> Work to complete
(1) In the article on data centers and water security, which country has the most data centers?
(2) Rewrite the stretch of the article on data centers and water security from "Saturday, July 20, 2024" through "in this regard.", putting "internet era" in place of "digital age".
(3) Carry on the article on data centers and water security from the point where it stops.

::: Page extract

Saturday, July 20, 2024

Data Centres & Water Security: Risks & Solutions

As convenient as it very well may be for people to live in the digital age, the same cannot be said for the environment and the ecological footprint of technology is certainly not something to be ignored, particularly as time goes on and the world becomes increasingly connected in this regard.

In order to facilitate all this connectivity and to drive the emergence of new and innovative tech, data centres are essential, fully equipped with technology like servers, networking equipment, storage devices and so on that manage and distribute vast amounts of data across a range of devices and locations on a global scale.

There are thousands of these data centres all over the world, the majority of which are located in the US, followed by Germany, the UK and China, all designed to meet the needs of specific data storage, processing and distribution applications to provide the necessary support for 21st century IT operations.

::::::
::: Data provided

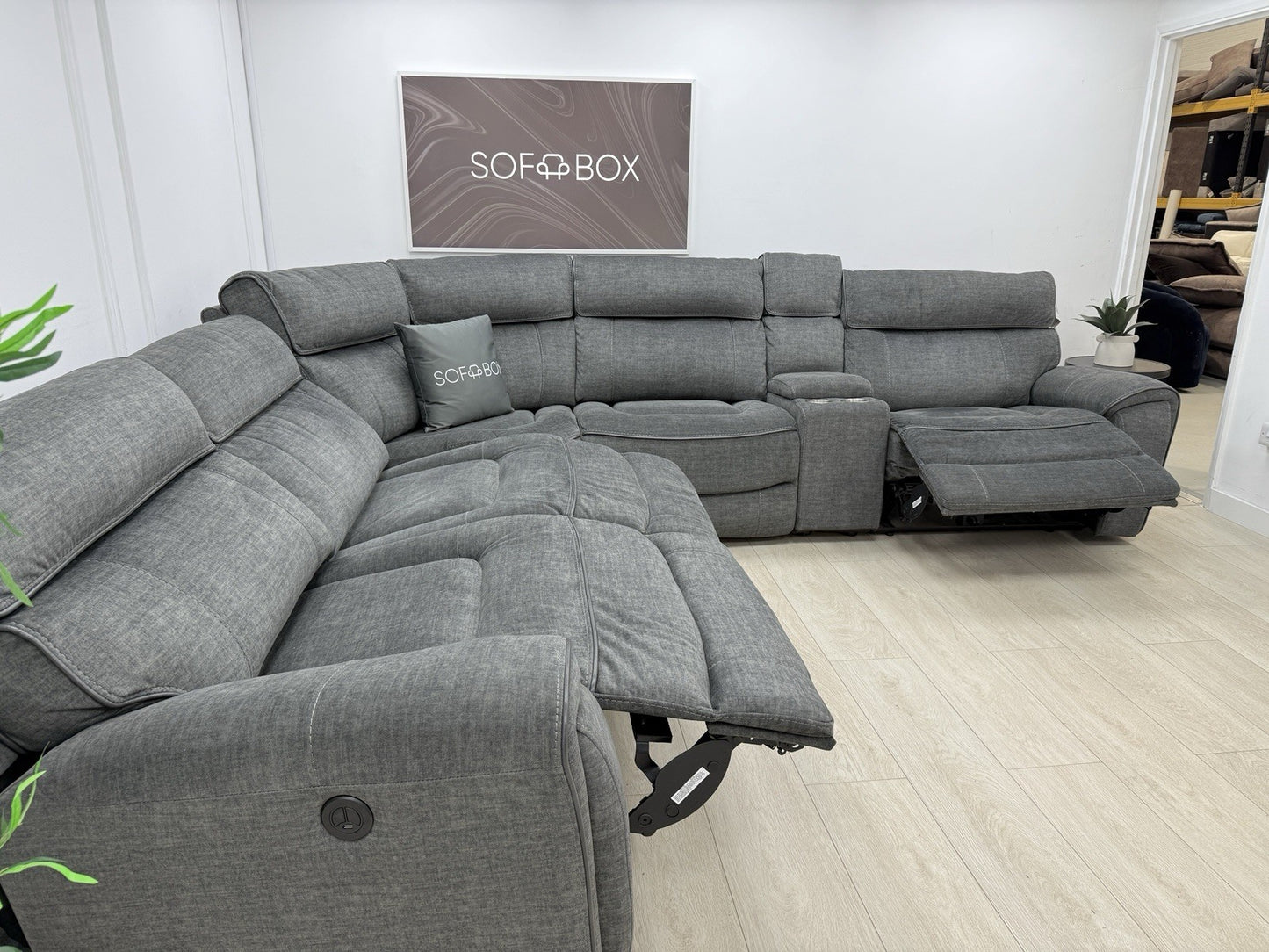 Harvey's Brooklyn 3 X Power Recliner Corner Sofa In Charcoal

::::::

> Results in order
(1) The US.

(2)
Saturday, July 20, 2024

Data Centres & Water Security: Risks & Solutions

As convenient as it very well may be for people to live in the internet era, the same cannot be said for the environment and the ecological footprint of technology is certainly not something to be ignored, particularly as time goes on and the world becomes increasingly connected in this regard.

(3)
These data centres contain multiple servers, storage devices and other hardware to allow communication and provide data access – and they generate a significant amount of heat as a result of their day-to-day operations.

As such, they’re fitted with advanced cooling systems like liquid cooling and industrial air conditioning and ventilation to ensure that the centres maintain a constant temperature so that devices don’t overheat.

Power hungry

In terms of energy consumption, it’s estimated that data centres are responsible for up to three per cent of total global electricity generation – and this is expected to increase to four per cent by the year 2030.

The good news is that in a bid to drive down their overall carbon footprint, an increase in regulation and third-party oversight is now being seen to help reduce the sector’s contributions to climate change.

But it’s not just energy that needs to be considered and data centre water consumption is also a growing concern when set against the backdrop of water stress and scarcity, with projections now suggesting that there could be a 40 per cent gap between global freshwater supply and demand by 2030.

Of course, water is required for data centre construction and materials manufacturing in the first instance, but resources are also required in order to operate these facilities, both directly and indirectly.

And it seems as though the problem may get worse before it gets better thanks to the rise of artificial intelligence (AI), with a new report from non-profit organisation China Water Risk revealing that, while the 4.3 million data centre racks in China currently consume approximately 1.3 billion m3 of water, this could increase to more than three billion m3 by 2030.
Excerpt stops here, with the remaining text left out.